Students will wear uniforms — purple polo shirts with the school’s logo and khaki bottoms. Uniforms are the only items parents are required to buy. All students will receive free lunch. Parents, however, sign contracts to contribute volunteer time, such as reading to students during the day if they’re free or taking bulletin board letters home to cut out if they’re not.
Mandela was chosen as the school’s name in a tribute to late South African President Nelson Mandela’s advocacy for education and its power to spark change and because he modeled resilience.

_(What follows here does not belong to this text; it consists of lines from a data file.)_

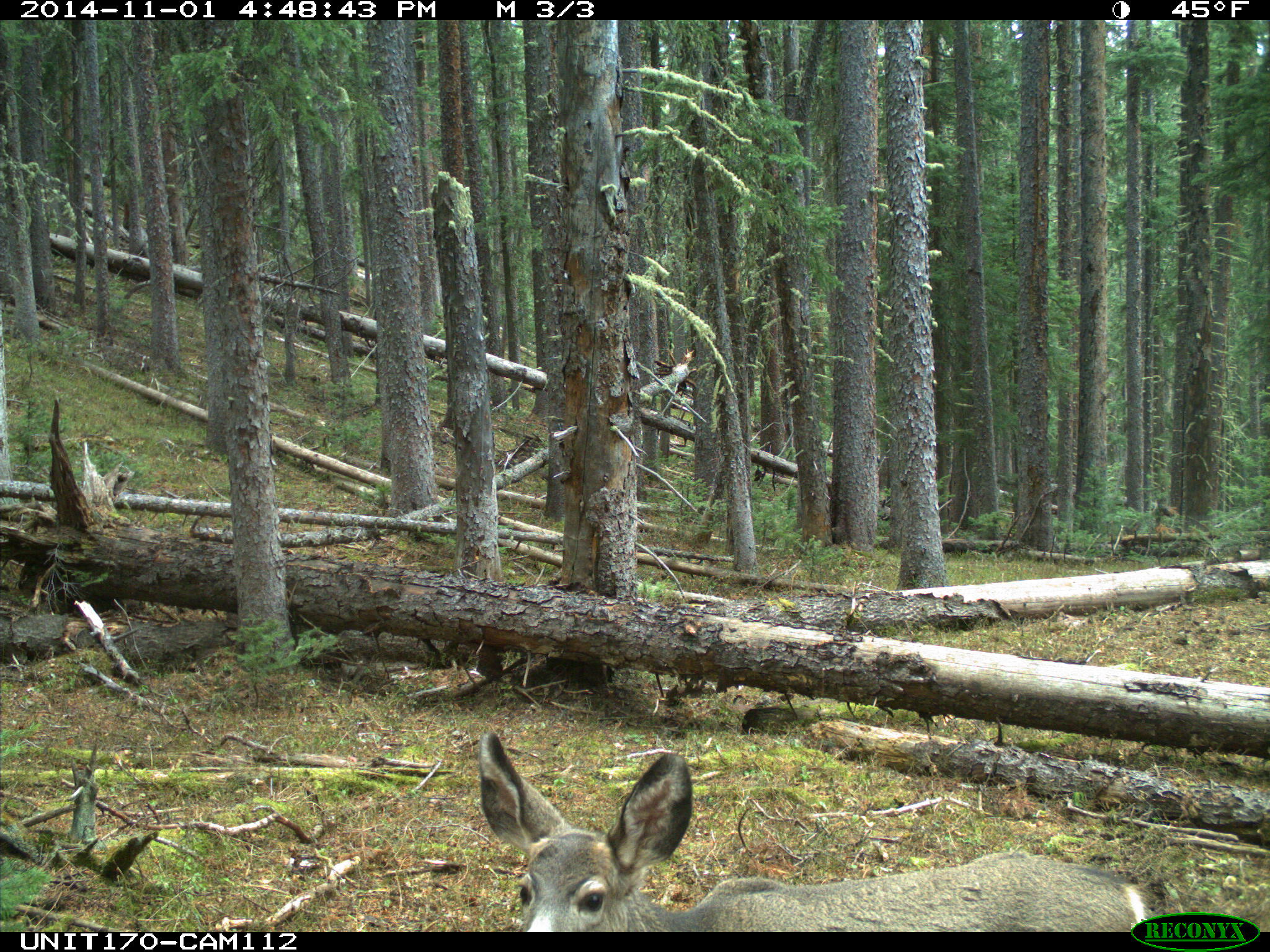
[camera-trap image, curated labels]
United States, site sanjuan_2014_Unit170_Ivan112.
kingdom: Animalia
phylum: Chordata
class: Mammalia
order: Artiodactyla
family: Cervidae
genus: Odocoileus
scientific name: Odocoileus hemionus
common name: mule deer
Odocoileus hemionus (mule deer).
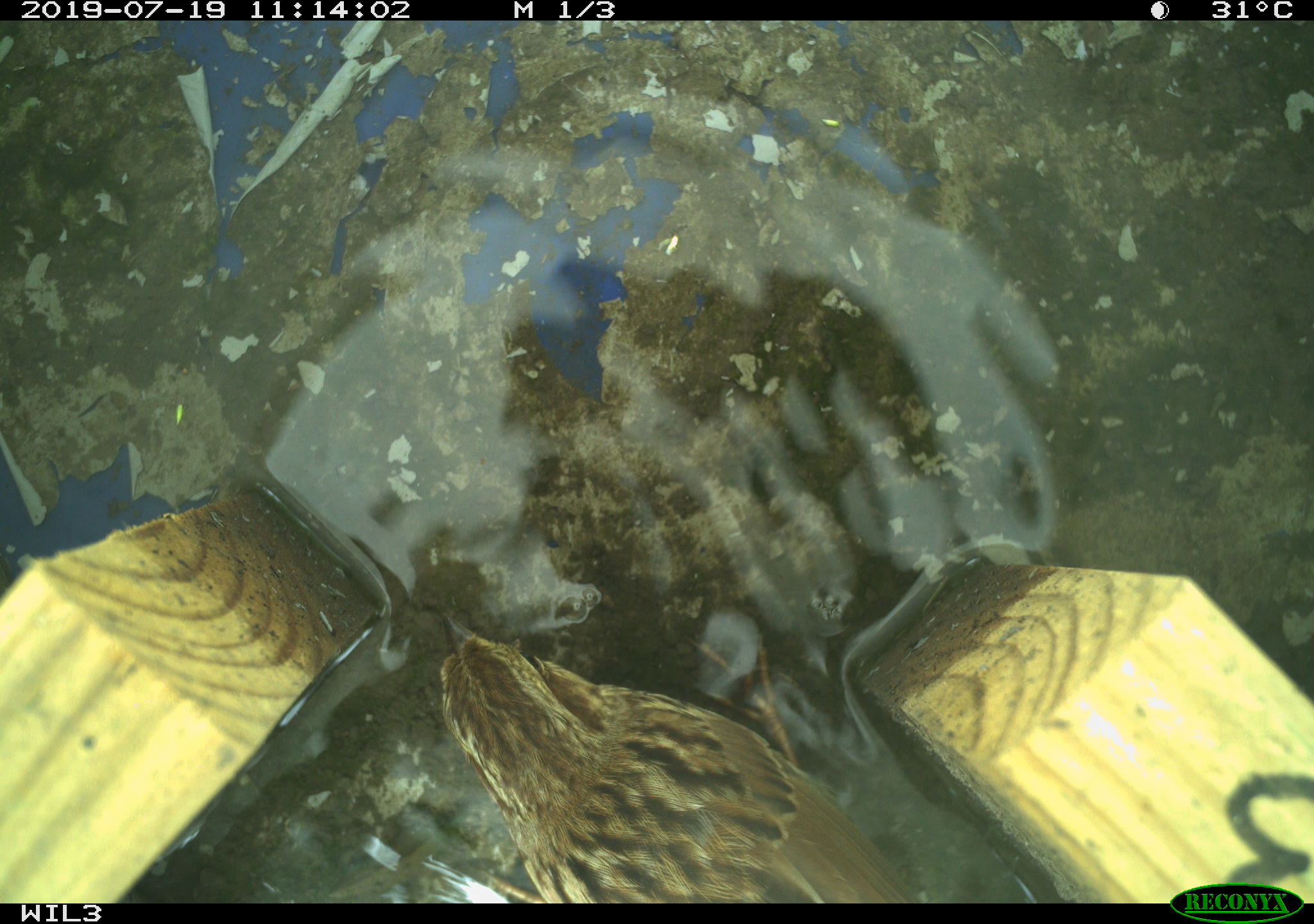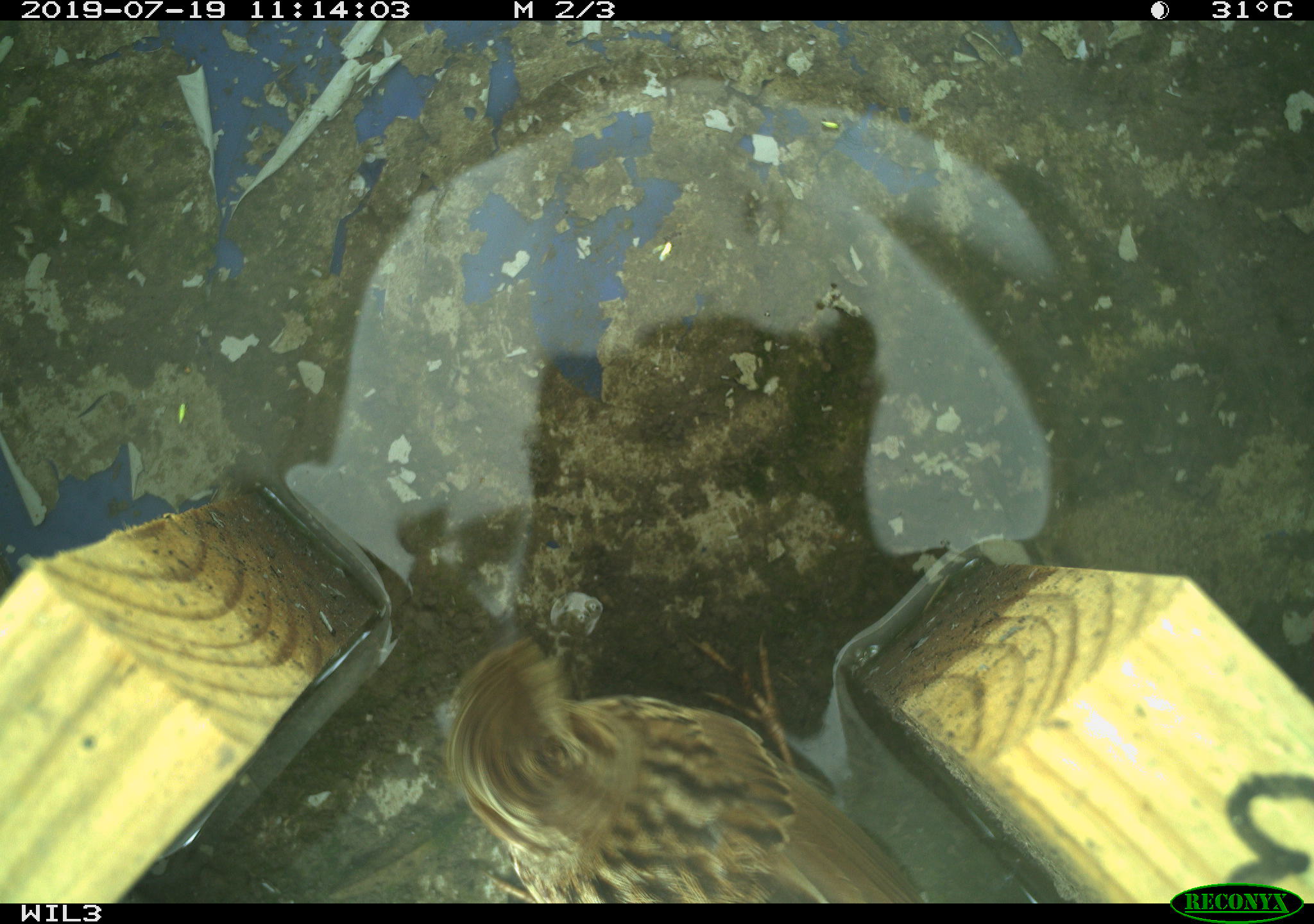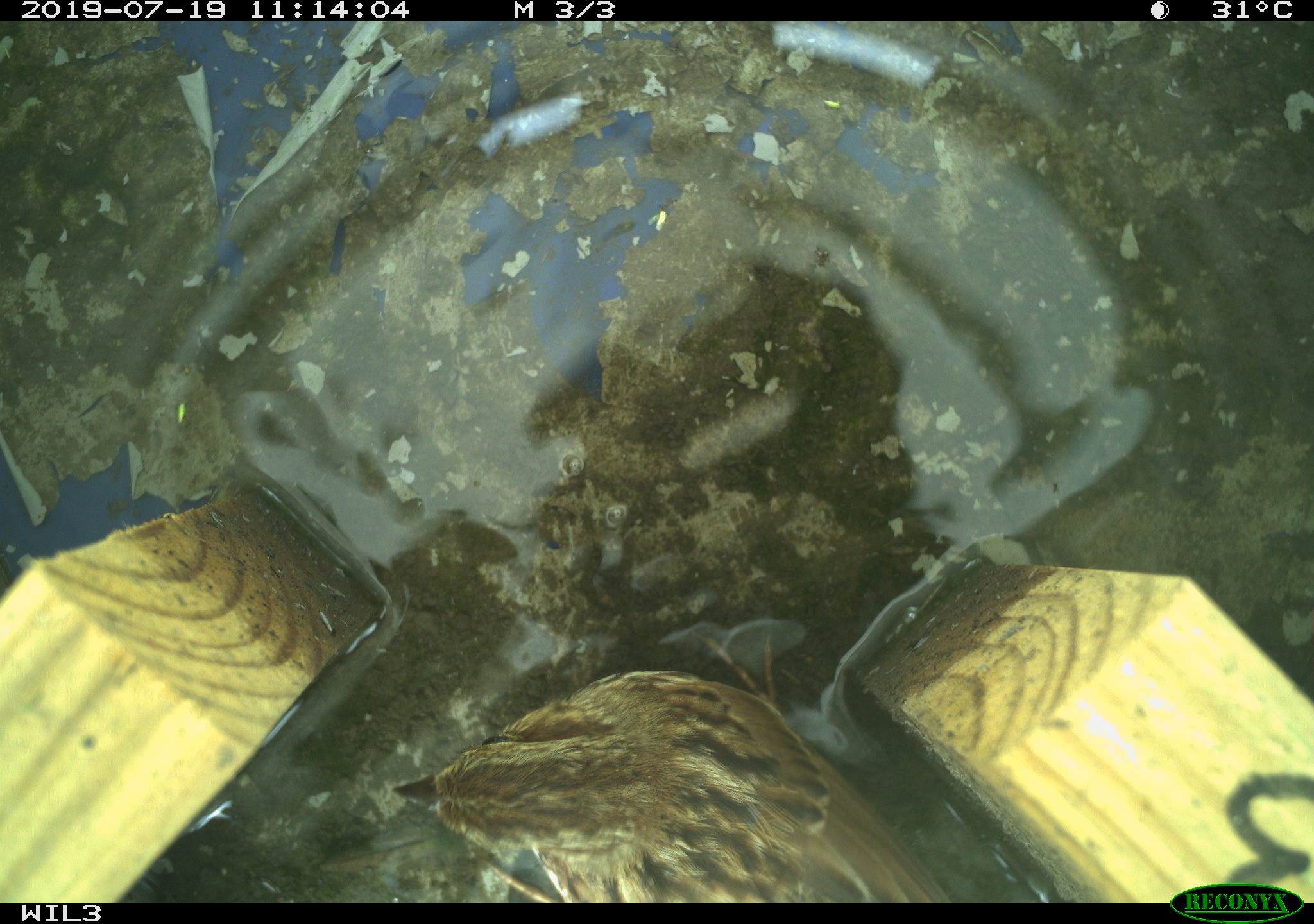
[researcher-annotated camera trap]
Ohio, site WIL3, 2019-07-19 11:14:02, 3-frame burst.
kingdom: Animalia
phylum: Chordata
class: Aves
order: Passeriformes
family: Passerellidae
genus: Melospiza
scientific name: Melospiza melodia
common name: song sparrow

The school’s pledge uses one of his quotations, “Education is the most powerful weapon which you can use to change the world.” To focus on the school’s values, the pledge adds: “I will change the world with my hope, strength, service, unity, peace and wisdom.”
The school has gone through the Nebraska Department of Education to become an approved private school. All teachers are certified. After a year, officials will take the next step and seek accreditation.
While they’re focused for now on getting the school up and running, Toohey said foundation officials will put together a strategic plan after the doors open, laying out possible future endeavors. Dreams include space for early childhood and after-school programs.
Other hallmarks of the school include:
» An extended day, from 8 a.m. to 4 p.m., with child care and breakfast available beginning at 6:30 a.m. After school, students will have the option of going home or going to Girls Inc., the Boys & Girls Club or Solomon Girls Club, all of which will transport students to their sites.
» An extended calendar that’s about seven weeks longer than OPS. School starts Aug. 5.
» Violin instruction for all students, using the Omaha Conservatory of Music’s Violin Sprouts curriculum.
» Recess or breaks every 90 minutes.